▸ **What this task involves**
Decide whether each statement agrees with the article on health IT funding for rural Arkansas hospitals. Answer yes or no for each and quote the deciding words. 1. Each facility can receive an award of up to $10,000. 2. The program is limited to hospitals in 11 Delta counties. 3. Ray Scott is the governor of Arkansas.

▸ **Document passage**
Rural Hospitals in Arkansas to Get Funding for Health IT Connectivity

Nov. 12, 2013
Rural communities throughout the state of Arkansas will have the opportunity to receive funding to connect their hospitals to the state's electronic health records (EHRs) database, the Delta Regional Authority and Office of Health Information Technology announced.

Rural communities throughout the state of Arkansas will have the opportunity to receive funding to connect their hospitals to the state’s electronic health records (EHRs) database, the Delta Regional Authority and Office of Health Information Technology announced.

A new initiative, the SHARE Connectivity Program, will make awards available to designated critical access hospitals and small rural hospitals in 11 Delta counties, as well as in seven counties with such facilities outside the Delta to help with the costs of connecting the hospitals’ EHR systems with the statewide health information exchange (HIE) known as SHARE (State Health Alliance for Records Exchange).  

The awards of up to $10,000 per facility will assist with implementation costs. Currently, EHR vendor costs of $6,000-$15,000 for implementation are a barrier to some hospitals in the state.

Critical access hospitals and small regional hospitals across the state have already transitioned from paper records to EHR systems. However, these hospitals may not be able to efficiently exchange patient information with larger hospital systems and other treating healthcare providers without connecting to SHARE. 

“These small hospital systems are a critical part of the Arkansas healthcare network,” Ray Scott, director of the state’s Office of Health Information Technology, said in a statement. “Having them connect to SHARE will give them access to more complete health information about their patients, and improve their ability to coordinate their patients’ care with other providers.”

“The SHARE Connectivity Program is an important step in bringing our state’s rural hospitals to the next level of health care delivery,” Arkansas Gov. Mike Beebe added in a statement. “Connecting these hospitals to our state’s network of electronic health records will provide much needed coordinated health care to Arkansas families and communities.”

[Stored data entries]
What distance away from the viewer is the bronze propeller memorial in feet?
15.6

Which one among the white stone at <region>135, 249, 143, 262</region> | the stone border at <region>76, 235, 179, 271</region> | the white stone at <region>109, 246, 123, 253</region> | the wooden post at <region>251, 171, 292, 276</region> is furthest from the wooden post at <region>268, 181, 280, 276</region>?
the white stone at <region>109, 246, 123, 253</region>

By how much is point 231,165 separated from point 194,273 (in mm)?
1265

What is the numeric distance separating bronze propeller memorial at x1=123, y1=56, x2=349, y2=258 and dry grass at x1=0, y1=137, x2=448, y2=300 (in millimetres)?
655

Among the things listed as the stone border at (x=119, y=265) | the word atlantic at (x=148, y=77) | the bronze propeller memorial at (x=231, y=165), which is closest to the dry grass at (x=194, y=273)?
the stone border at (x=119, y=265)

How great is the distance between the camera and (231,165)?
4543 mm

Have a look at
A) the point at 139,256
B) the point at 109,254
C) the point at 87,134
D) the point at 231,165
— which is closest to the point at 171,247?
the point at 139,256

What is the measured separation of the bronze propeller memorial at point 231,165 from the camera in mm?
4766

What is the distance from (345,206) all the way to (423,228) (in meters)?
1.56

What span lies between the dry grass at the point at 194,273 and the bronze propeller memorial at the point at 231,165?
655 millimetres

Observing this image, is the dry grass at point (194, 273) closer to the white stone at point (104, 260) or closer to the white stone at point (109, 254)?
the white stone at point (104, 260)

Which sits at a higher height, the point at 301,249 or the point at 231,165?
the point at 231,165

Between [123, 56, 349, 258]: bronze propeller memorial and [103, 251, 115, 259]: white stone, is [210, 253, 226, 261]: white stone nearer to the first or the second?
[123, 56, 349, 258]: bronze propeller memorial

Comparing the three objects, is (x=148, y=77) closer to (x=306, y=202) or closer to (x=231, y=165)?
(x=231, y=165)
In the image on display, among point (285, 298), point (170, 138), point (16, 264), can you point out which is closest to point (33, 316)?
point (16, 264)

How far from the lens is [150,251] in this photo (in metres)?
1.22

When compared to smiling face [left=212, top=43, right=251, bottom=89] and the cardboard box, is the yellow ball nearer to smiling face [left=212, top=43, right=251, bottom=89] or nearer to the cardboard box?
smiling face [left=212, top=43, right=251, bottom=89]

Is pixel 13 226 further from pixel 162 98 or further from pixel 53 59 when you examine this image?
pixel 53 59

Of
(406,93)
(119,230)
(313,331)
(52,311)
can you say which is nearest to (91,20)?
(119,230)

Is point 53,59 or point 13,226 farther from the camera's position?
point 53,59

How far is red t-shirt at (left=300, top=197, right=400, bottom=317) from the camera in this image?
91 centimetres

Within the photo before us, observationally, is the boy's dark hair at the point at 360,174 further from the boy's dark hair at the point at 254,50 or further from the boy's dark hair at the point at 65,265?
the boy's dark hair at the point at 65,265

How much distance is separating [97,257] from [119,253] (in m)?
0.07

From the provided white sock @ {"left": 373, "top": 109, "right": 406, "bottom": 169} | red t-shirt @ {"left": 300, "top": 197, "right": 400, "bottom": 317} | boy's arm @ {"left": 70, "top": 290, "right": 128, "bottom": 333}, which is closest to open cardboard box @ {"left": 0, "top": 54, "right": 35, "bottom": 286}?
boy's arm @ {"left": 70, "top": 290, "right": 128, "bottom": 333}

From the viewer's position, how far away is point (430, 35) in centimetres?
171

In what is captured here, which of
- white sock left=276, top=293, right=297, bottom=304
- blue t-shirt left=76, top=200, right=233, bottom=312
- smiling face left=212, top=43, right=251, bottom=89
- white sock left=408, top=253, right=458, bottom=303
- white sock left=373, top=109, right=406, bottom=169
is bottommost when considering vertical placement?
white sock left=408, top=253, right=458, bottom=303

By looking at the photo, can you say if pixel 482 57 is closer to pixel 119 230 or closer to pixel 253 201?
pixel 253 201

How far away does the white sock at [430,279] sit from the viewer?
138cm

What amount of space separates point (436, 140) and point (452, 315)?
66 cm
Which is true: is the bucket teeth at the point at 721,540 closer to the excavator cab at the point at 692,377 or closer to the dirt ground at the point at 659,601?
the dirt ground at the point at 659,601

...

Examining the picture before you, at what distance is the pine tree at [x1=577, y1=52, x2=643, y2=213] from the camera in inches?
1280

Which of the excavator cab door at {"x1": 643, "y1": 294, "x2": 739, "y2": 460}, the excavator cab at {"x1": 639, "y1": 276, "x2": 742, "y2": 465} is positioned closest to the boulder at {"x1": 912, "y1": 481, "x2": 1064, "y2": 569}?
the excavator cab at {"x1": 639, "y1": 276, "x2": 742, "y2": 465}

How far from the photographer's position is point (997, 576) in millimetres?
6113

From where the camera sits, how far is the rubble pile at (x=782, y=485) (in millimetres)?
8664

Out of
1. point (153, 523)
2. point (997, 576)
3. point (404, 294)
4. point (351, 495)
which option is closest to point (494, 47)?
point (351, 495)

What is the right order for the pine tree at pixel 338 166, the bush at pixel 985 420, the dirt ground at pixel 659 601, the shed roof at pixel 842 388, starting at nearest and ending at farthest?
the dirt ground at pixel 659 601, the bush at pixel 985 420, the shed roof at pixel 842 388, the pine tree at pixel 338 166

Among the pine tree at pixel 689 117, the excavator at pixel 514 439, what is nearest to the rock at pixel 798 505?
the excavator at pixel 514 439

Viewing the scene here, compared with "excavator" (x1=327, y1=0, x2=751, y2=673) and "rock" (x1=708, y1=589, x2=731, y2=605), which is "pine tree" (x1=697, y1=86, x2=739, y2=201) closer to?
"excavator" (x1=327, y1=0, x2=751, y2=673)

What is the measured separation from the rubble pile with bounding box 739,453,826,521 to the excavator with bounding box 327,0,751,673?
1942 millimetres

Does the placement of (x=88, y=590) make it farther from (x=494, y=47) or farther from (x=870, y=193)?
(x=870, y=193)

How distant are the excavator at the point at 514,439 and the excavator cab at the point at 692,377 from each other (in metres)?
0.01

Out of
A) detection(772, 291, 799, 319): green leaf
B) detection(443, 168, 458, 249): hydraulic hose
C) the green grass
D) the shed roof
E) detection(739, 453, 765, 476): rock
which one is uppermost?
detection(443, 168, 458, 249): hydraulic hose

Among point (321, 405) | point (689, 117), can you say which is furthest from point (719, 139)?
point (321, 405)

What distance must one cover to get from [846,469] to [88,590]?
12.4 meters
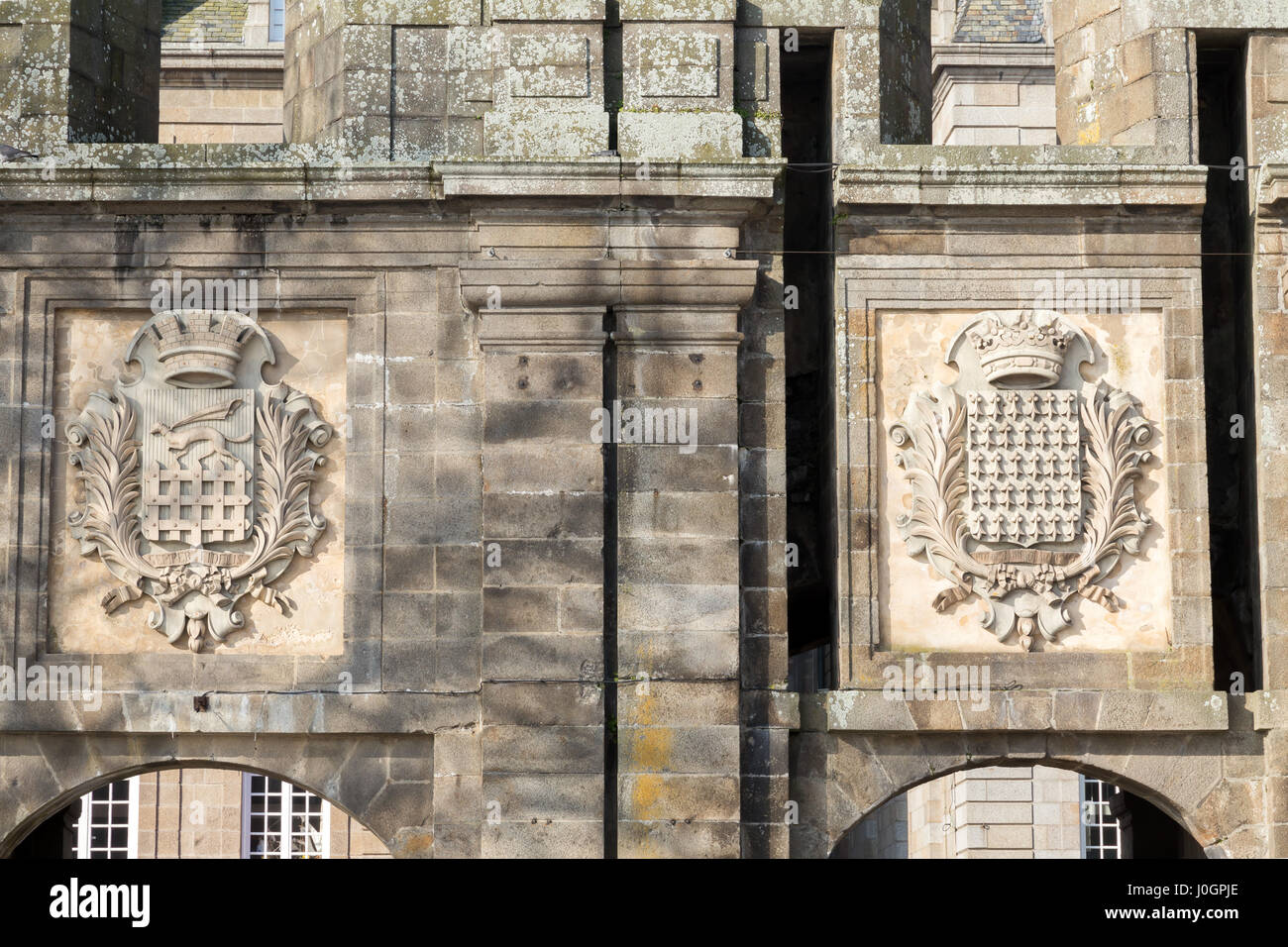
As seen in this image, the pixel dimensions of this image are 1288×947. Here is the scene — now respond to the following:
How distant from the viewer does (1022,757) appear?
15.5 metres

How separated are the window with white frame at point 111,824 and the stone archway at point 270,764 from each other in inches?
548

--

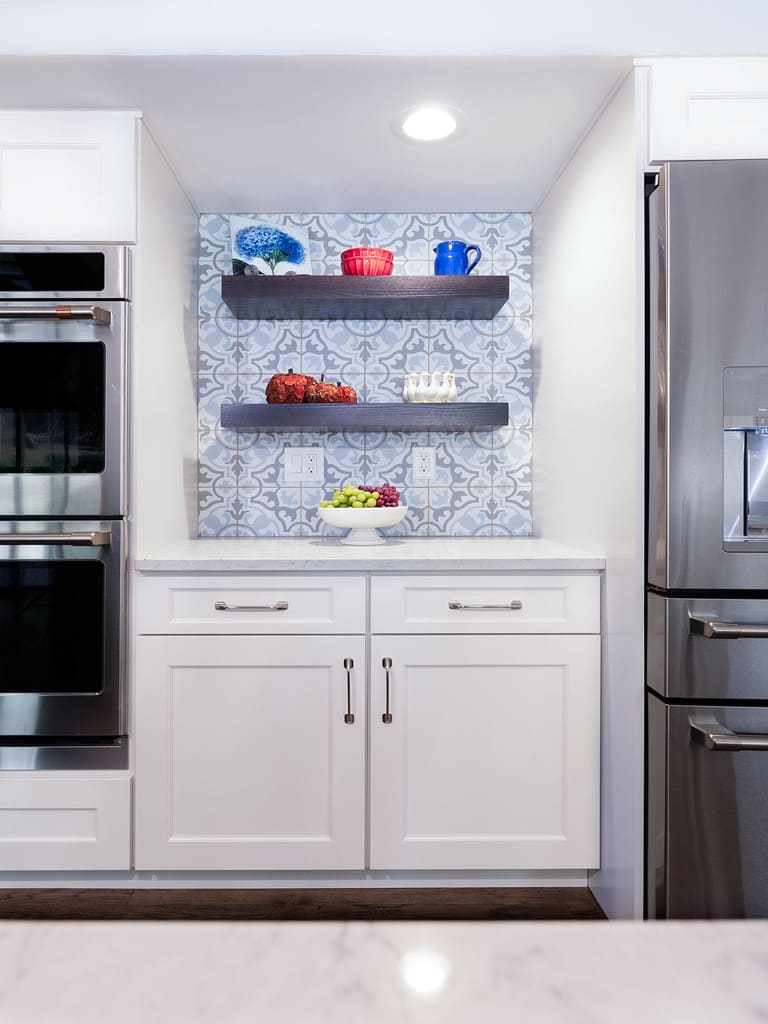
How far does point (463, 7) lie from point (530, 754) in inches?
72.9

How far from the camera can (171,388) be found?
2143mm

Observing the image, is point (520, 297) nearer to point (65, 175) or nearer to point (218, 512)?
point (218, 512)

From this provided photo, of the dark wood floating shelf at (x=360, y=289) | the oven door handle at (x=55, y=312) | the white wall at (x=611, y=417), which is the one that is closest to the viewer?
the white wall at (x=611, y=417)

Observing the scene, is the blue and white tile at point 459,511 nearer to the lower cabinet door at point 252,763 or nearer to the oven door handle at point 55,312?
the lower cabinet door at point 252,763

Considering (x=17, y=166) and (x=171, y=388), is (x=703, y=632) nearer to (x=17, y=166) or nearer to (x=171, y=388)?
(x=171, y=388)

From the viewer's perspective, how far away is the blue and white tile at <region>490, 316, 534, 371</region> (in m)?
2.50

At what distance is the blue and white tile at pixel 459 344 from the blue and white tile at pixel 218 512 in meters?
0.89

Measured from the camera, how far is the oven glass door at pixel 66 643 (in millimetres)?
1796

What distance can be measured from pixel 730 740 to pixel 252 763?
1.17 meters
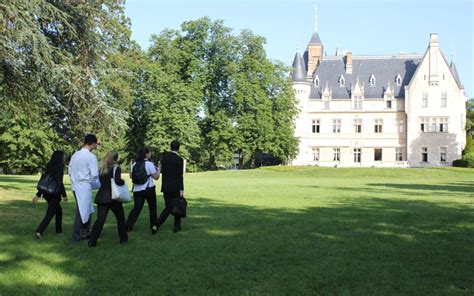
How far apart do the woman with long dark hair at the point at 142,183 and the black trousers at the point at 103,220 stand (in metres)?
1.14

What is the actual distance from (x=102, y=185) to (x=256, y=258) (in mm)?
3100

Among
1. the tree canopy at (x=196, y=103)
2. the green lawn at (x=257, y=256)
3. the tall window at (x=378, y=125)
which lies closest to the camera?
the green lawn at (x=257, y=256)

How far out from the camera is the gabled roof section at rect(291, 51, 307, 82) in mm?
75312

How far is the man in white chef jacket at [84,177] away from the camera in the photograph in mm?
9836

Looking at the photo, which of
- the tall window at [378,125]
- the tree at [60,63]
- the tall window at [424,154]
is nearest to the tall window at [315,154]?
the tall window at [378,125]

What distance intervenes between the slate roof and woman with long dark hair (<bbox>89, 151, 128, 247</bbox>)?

▸ **Your solution**
1. Yes: "The awards of up to $10,000 per facility will assist with implementation costs."
2. No: "in 11 Delta counties, as well as in seven counties with such facilities outside the Delta"
3. No: "Ray Scott, director of the state’s Office of Health Information Technology"